[Dataset entries]
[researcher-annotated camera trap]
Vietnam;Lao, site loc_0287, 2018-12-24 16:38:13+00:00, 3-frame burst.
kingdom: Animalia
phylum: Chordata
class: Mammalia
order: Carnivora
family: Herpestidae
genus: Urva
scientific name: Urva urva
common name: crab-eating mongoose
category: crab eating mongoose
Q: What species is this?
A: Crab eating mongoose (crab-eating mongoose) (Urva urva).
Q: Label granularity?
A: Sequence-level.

...

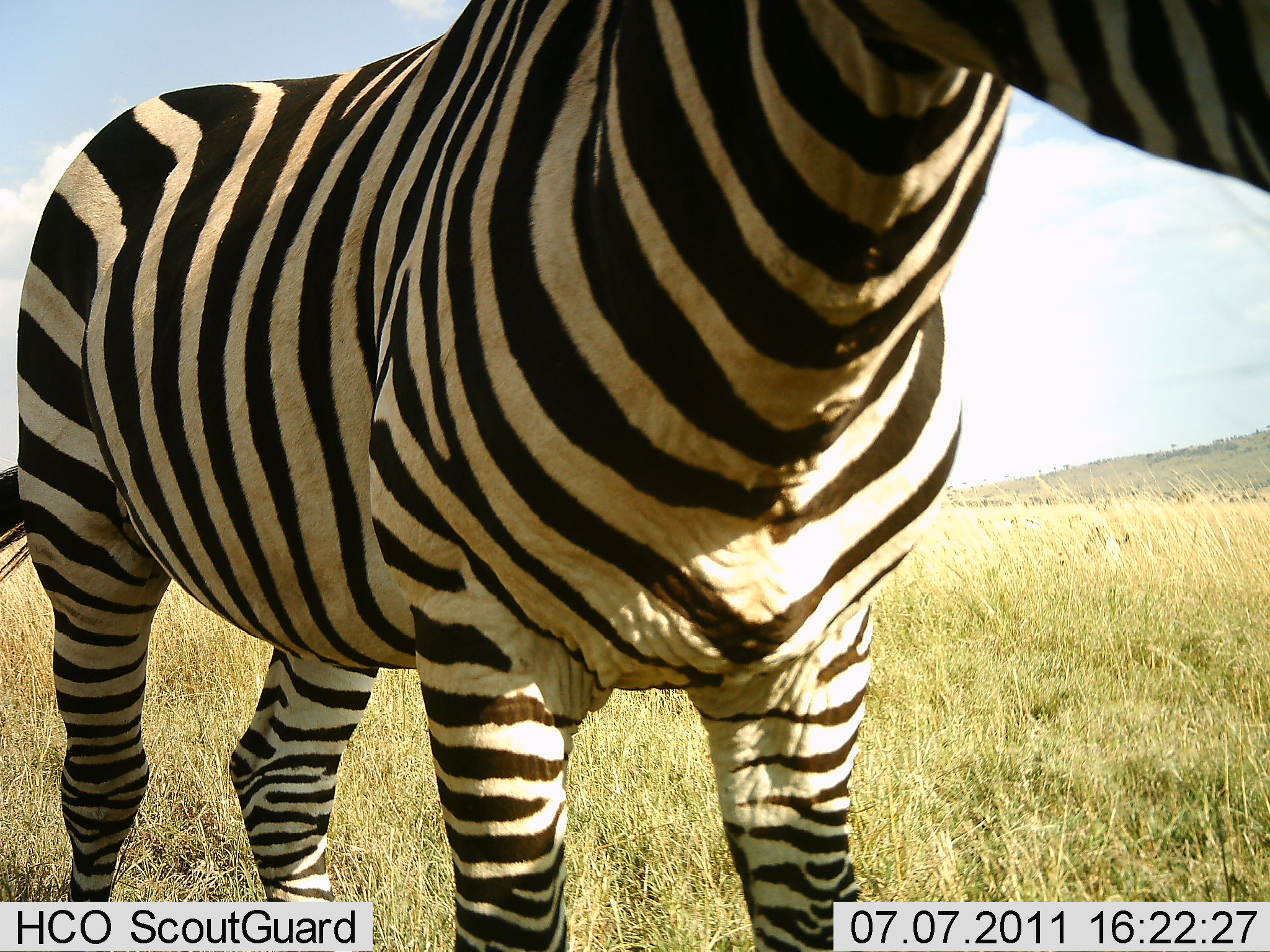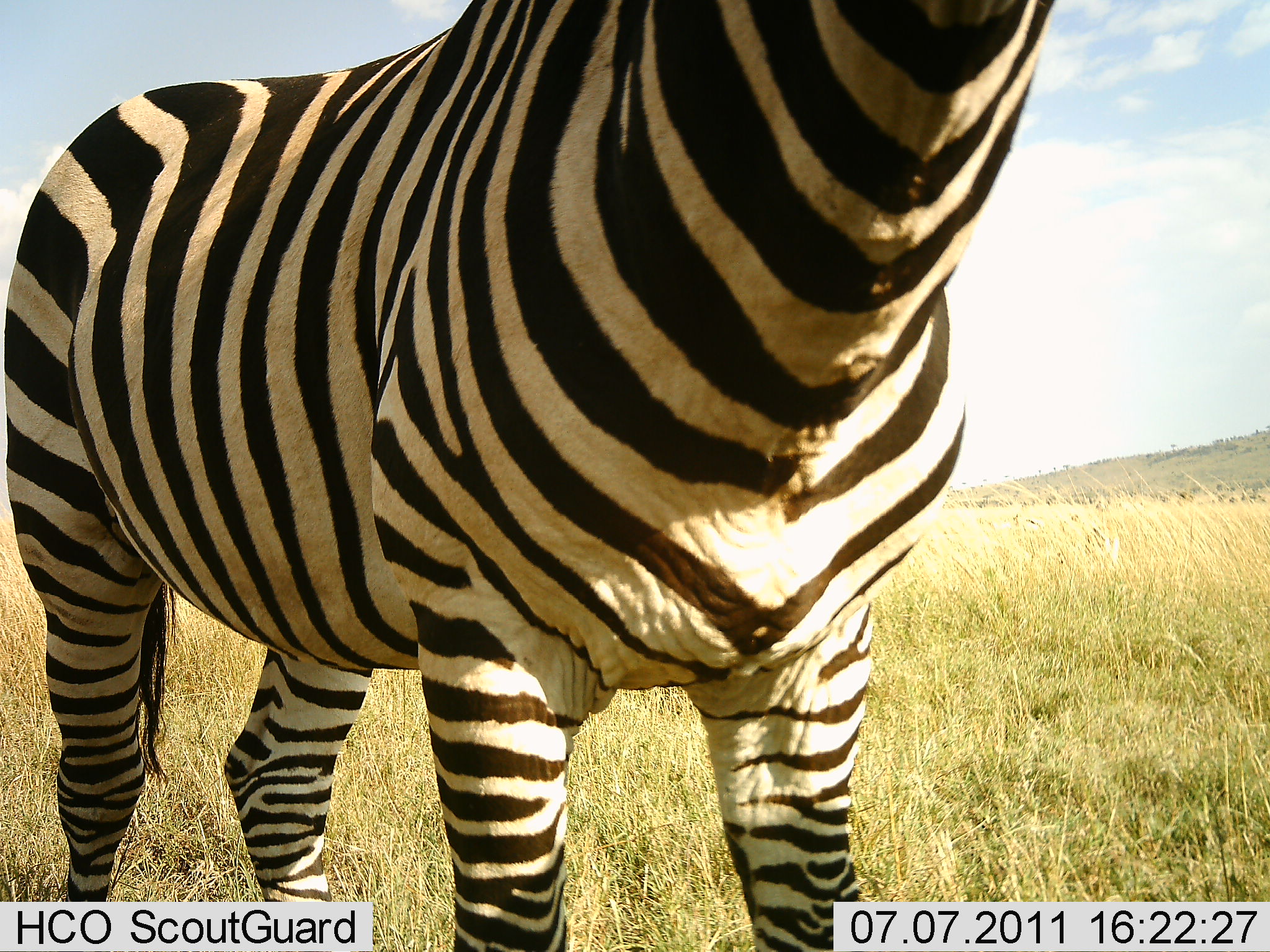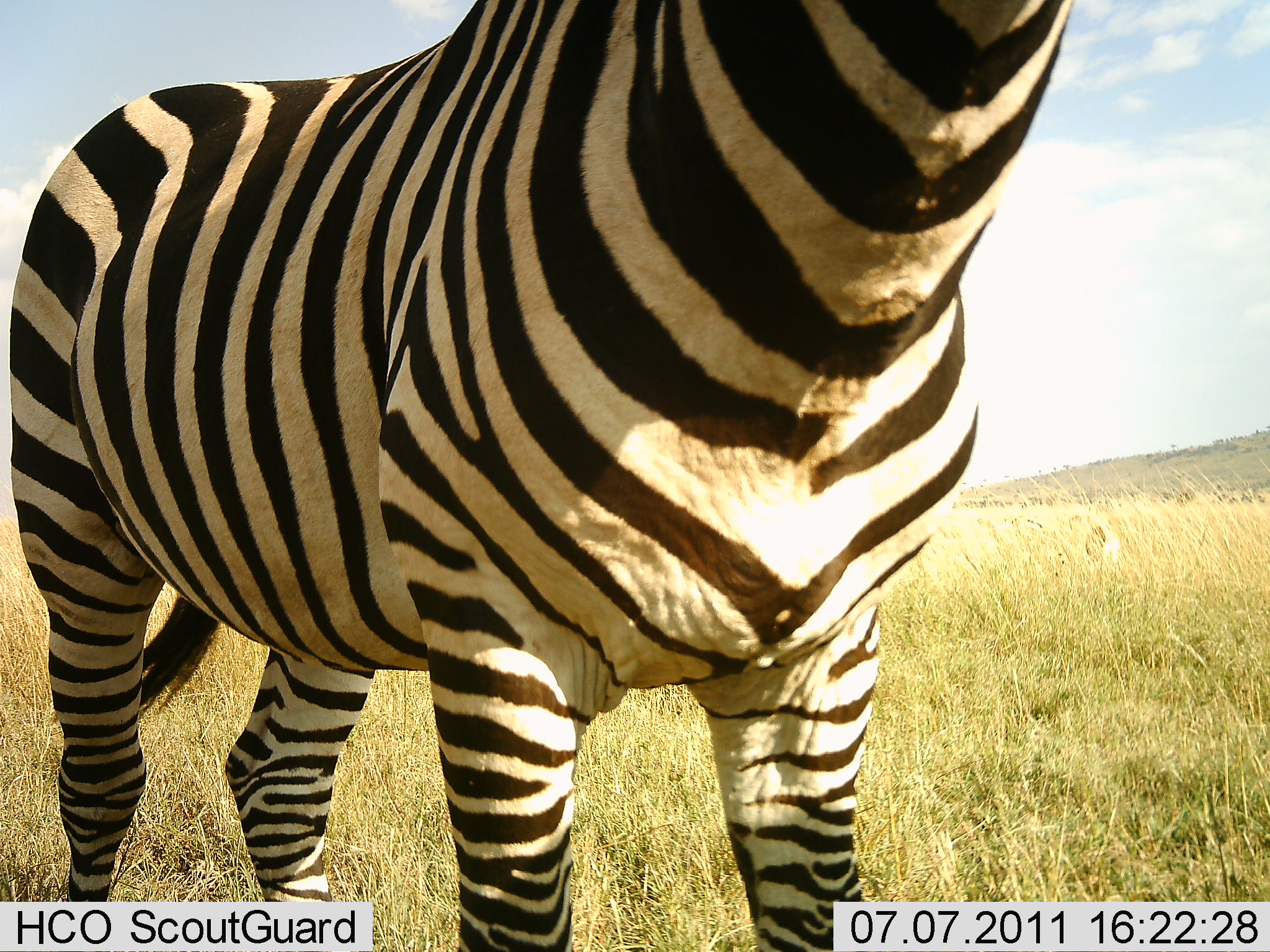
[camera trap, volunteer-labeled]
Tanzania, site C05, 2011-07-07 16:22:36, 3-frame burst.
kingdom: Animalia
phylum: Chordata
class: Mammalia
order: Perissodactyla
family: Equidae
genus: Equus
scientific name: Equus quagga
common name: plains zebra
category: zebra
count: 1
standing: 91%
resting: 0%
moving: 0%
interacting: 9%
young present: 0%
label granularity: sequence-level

*Exercise objective*: The required output is every line above from the one with "Tanzania, site C05, 2011-07-07" down to the one with "label granularity: sequence-level", restated word for word, ends included.

*Task solution*:
Tanzania, site C05, 2011-07-07 16:22:36, 3-frame burst.
kingdom: Animalia
phylum: Chordata
class: Mammalia
order: Perissodactyla
family: Equidae
genus: Equus
scientific name: Equus quagga
common name: plains zebra
category: zebra
count: 1
standing: 91%
resting: 0%
moving: 0%
interacting: 9%
young present: 0%
label granularity: sequence-level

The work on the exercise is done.